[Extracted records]
<<<<

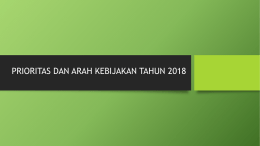 arah-kebijakan-2018 - bappeda lombok tengah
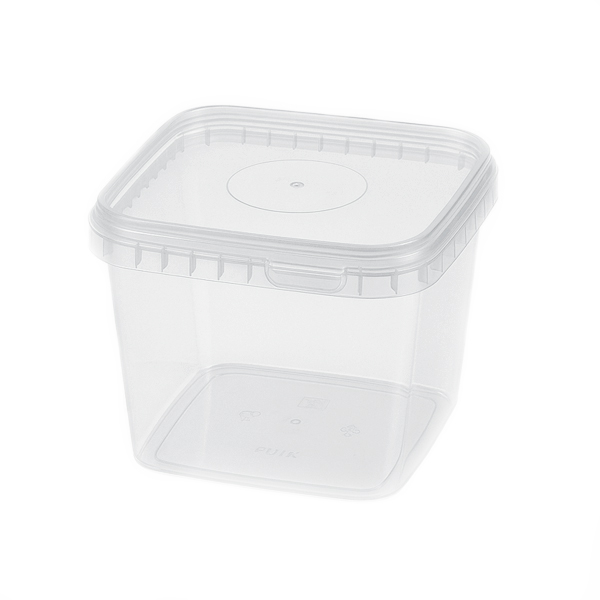 Hộp nhựa Microwave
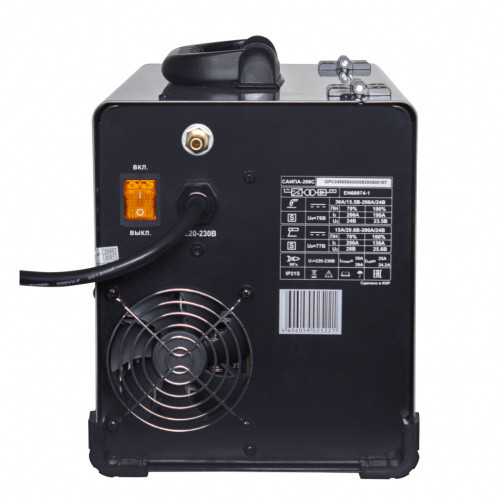 Сварочный полуавтомат САИПА-200C (MIG/MAG)Ресанта Сварочный полуавтомат САИПА-200C (MIG/MAG)Ресанта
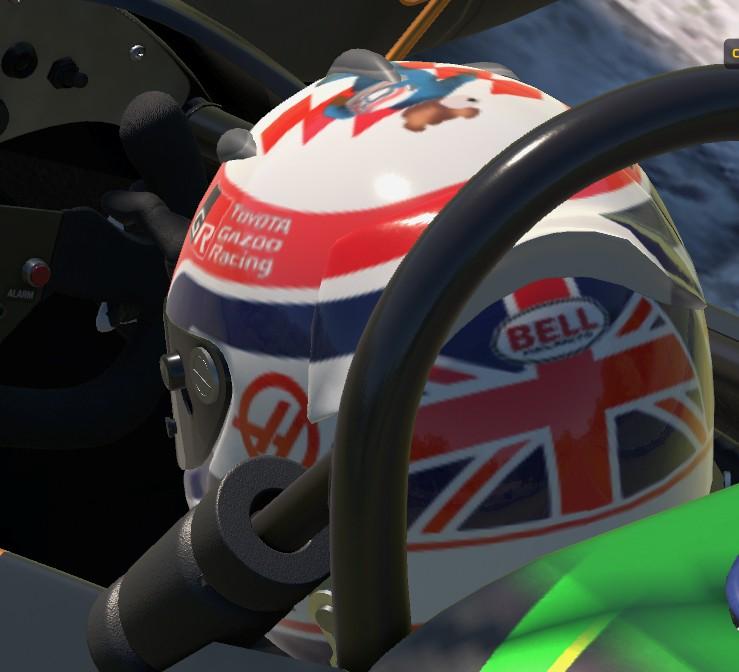 Preview of Ollie Bearman 2026 British GP by Stephen Phillips3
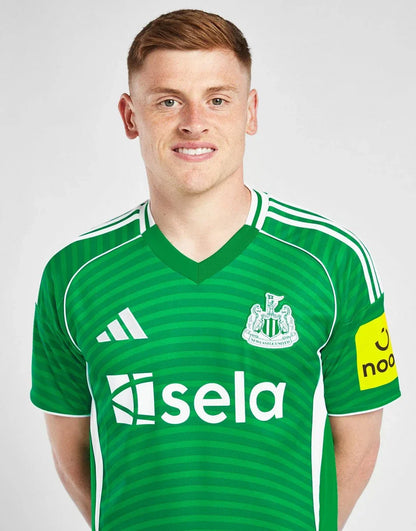 ADIDAS NEWCASTLE UNITED FC 2025/26 AWAY SHIRT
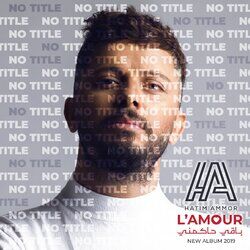 Cover of L'amour Baki Hakemni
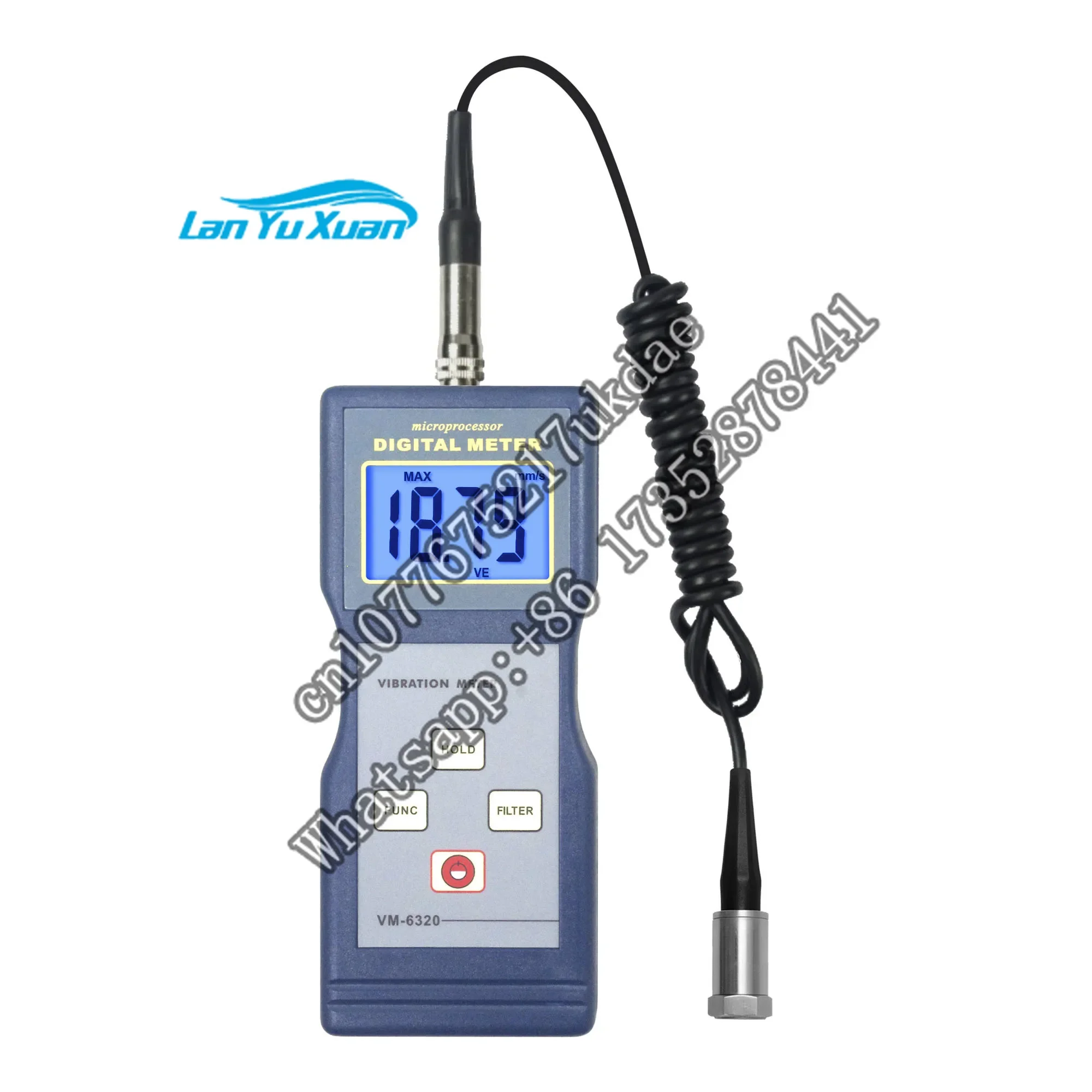 Landtek Handheld Di…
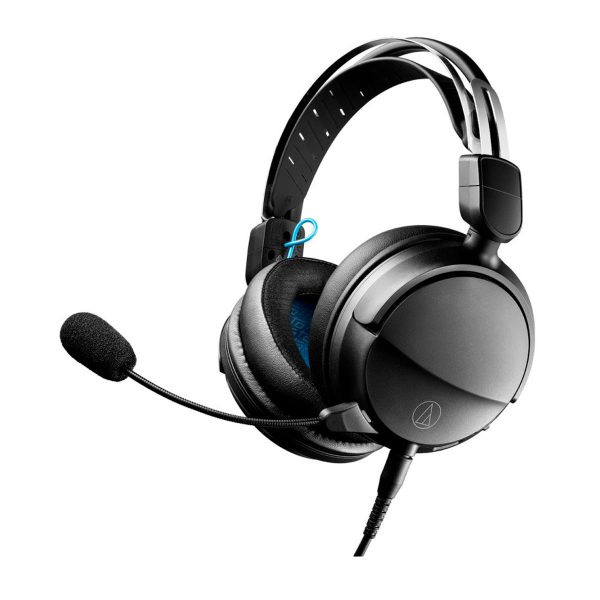 AUDIO-TECHNICA ATH-GL3BK Auriculares Gaming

>>>>

■ Exercise ■
Pictures are to be left out; please print the rest of the records above word for word.

■ Your response ■
 arah-kebijakan-2018 - bappeda lombok tengah
 Hộp nhựa Microwave
 Сварочный полуавтомат САИПА-200C (MIG/MAG)Ресанта Сварочный полуавтомат САИПА-200C (MIG/MAG)Ресанта
 Preview of Ollie Bearman 2026 British GP by Stephen Phillips3
 ADIDAS NEWCASTLE UNITED FC 2025/26 AWAY SHIRT
 Cover of L'amour Baki Hakemni
 Landtek Handheld Di…
 AUDIO-TECHNICA ATH-GL3BK Auriculares Gaming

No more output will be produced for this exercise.